Mr Oduro, who is also the Member of Parliament (MP) for New Edubiase in the Ashanti Region, said the government's commitment to ensure that farmers used the right tools was because rudimentary tools made farming a drudgery and unattractive for the youth.
"On other continents such as the Americas, Europe and Asia, the application of technologies in agriculture has revolutionised farming and continues to do so," he said.
He said all partners in agriculture had recognised the increasing need for mechanisation across the agriculture value chain.
"In 2014, through the Malabo Declaration, the African Union (AU) recognised the importance of having machines that were suitable, reliable and affordable when it comes to accelerating agricultural growth in Africa," he added.
Mr Oduro said agricultural mechanisation contributed effectively to efficiency and productivity of all other inputs such as seeds, water, labour and time.
He said MOFA was aware of that and had rolled out several policies and programmes, with the most recent being the Food and Agricultural Sector Development Policy and the Medium Sector Agricultural Implementation Plan.
He said the ministry had also enabled small holder farmers to have access to various kinds of machinery specially configured for them under the Agricultural Mechanisation Services Enterprise Centres (AMSEC).
A representative of the Food and Agricultural Organisation (FAO), Mr Benjamin Adjei, said the FAO was happy when the MOFA approached it to get the Ghana Agricultural Engineering Policy Strategy (GAEPS) drafted.
He said the country had over the years initiated various mechanisation programmes with varying successes, adding that there was the need to gain a better grip of all the efforts, hence the policy.
He said if well implemented the GAEPS would improve the agriculture sector and drive the government's flagship programmes.

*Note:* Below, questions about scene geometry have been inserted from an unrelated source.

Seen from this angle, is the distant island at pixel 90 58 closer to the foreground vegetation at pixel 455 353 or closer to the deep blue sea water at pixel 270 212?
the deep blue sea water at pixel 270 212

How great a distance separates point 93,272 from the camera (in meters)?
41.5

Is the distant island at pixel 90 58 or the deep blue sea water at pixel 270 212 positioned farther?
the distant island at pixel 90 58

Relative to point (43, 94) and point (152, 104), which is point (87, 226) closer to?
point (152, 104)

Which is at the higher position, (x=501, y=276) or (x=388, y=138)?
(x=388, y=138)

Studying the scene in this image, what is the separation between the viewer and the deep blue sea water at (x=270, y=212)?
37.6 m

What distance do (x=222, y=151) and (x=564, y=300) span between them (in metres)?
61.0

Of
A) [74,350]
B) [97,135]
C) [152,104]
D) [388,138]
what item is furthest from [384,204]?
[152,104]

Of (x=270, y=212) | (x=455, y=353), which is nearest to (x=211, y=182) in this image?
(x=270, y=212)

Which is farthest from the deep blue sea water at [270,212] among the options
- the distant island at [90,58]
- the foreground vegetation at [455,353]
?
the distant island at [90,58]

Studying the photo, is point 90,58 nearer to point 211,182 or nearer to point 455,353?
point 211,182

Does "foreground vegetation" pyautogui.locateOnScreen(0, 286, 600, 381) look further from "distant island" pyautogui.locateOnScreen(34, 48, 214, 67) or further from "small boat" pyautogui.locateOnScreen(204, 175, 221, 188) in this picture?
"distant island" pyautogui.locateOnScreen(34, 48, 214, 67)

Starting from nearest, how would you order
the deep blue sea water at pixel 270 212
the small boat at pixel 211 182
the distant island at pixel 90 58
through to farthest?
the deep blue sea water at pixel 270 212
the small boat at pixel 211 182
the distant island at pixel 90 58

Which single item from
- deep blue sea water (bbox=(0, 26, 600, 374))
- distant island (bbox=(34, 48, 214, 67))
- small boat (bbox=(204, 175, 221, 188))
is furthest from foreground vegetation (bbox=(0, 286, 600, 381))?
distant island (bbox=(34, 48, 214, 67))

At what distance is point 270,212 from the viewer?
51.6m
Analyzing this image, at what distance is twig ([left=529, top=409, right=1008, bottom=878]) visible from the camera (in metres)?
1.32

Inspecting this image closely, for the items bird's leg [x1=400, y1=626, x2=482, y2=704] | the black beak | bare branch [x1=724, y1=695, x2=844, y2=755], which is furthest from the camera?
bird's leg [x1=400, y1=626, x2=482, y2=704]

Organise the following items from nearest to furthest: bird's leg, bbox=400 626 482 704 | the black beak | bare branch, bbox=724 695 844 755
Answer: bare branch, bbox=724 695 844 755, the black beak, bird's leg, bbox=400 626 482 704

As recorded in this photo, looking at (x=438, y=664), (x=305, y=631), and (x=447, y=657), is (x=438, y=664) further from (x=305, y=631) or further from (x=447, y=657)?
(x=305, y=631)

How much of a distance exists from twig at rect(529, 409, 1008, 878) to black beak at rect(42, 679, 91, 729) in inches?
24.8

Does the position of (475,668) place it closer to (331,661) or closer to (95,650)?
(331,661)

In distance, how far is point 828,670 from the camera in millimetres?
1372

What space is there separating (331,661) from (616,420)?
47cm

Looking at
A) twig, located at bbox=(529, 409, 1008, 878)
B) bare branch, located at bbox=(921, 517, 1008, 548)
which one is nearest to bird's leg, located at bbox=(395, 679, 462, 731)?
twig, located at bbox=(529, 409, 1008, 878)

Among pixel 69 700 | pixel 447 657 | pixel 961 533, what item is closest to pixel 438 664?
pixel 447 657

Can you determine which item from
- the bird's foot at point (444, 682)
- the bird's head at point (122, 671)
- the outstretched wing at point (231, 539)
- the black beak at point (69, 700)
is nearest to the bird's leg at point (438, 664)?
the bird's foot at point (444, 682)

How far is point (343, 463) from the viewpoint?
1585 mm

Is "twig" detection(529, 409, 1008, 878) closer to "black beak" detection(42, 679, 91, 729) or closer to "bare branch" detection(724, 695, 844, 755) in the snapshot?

The Director of the Engineering Services Directorate (AESD) of MOFA, Mr Amatus K.B. Deyang, said in partnership with the FAO, the draft document had been completed and would guide the country on the appropriate forms of engineering technologies for agriculture that were consistent with our farming practices.
He said following several reviews of the policy, the draft report was now ready and was being presented to the participants at the meeting for validation.
Welcoming the participants, the Acting Chief Director of MOFA, Mr Patrick Robert Ankobeah, said having machinery per se would not ensure productivity if there were no guidelines to ensure their coordinated use.
He encouraged the participants therefore to make contributions that would enrich the document.
The GAEPS seeks to contribute to the agriculture sector through in order to on the use of appropriate technology to ensure food security and environmental conservation and sound economic management.